There were times during the panel when it was clear that the headline making O'Donnell still lurks beneath the newly calm and funny O'Donnell, as when one reporter asked if her activism on a number of issues might become a part of the new show.

"We're going to have a controversy segment," she answered with a straight face to a smattering of nervous laughter. "No, we're not," she continued, to a much louder response.

Then it was O'Donnell's turn to laugh. "Look at you all, [typing] 'Controversial segment. Send.'

"We're not," she repeated, with a caveat. "But … if we were on in the last few months, I'm sure that we would have had someone talking with me one day, perhaps, about the fascination with the Casey Anthony trial, because as a child advocate my whole life and career, I don't really understand why the media and the nation focused on this one child when there are many children killed and tortured every day. I don't know why this one became the kind of news driver that it did, and I would like to approach that from a sociological or an anthropological point of view as to why we, as a culture, consume media in the way we do. So we're not going to look for controversy, but should it be germane to what's happening in the world, I'm sure we will bring up current events.
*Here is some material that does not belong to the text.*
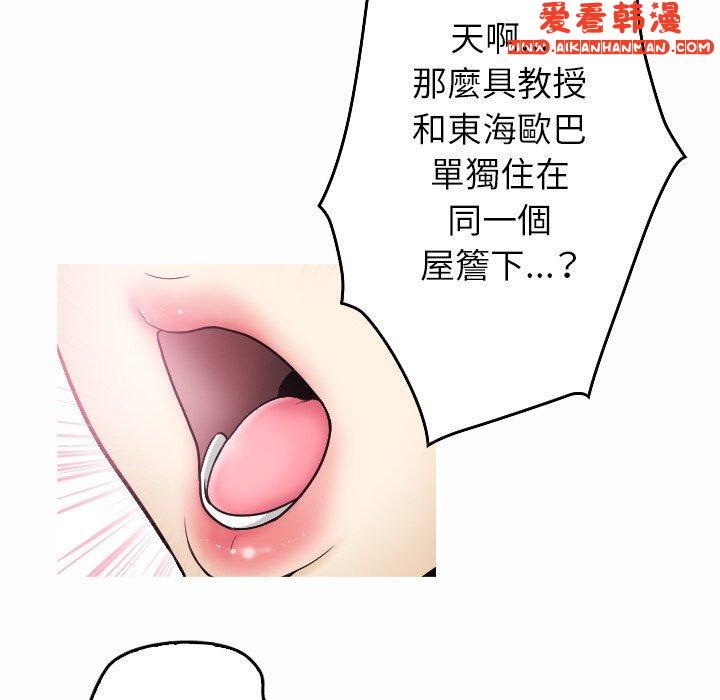 《寄生教授家》漫画 第1話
"Not in a way like attacking Tom Selleck or anything, because when you've done that once, really…," O'Donnell joked again, this time referring to her on-air dust-up with Selleck about the issue of gun control, one of the unfortunate moments that brought her syndicated talk series to a sorry end.

O'Donnell did such an outsize job selling her series that some critics (myself included) felt she sold the entire network in the process. Regardless, her session was a big win for OWN. In a smart publicity strategy, she was introduced by Oprah Winfrey, the newly self-appointed CEO of OWN, who spoke briefly about upcoming plans for her network. Winfrey's was a surprise appearance -- the better to avoid a media feeding frenzy -- and a largely understated one. In that capacity I think Winfrey did a better job of defining and promoting her network than in her somewhat over-produced and over-long appearance at the January 2011 TCA tour.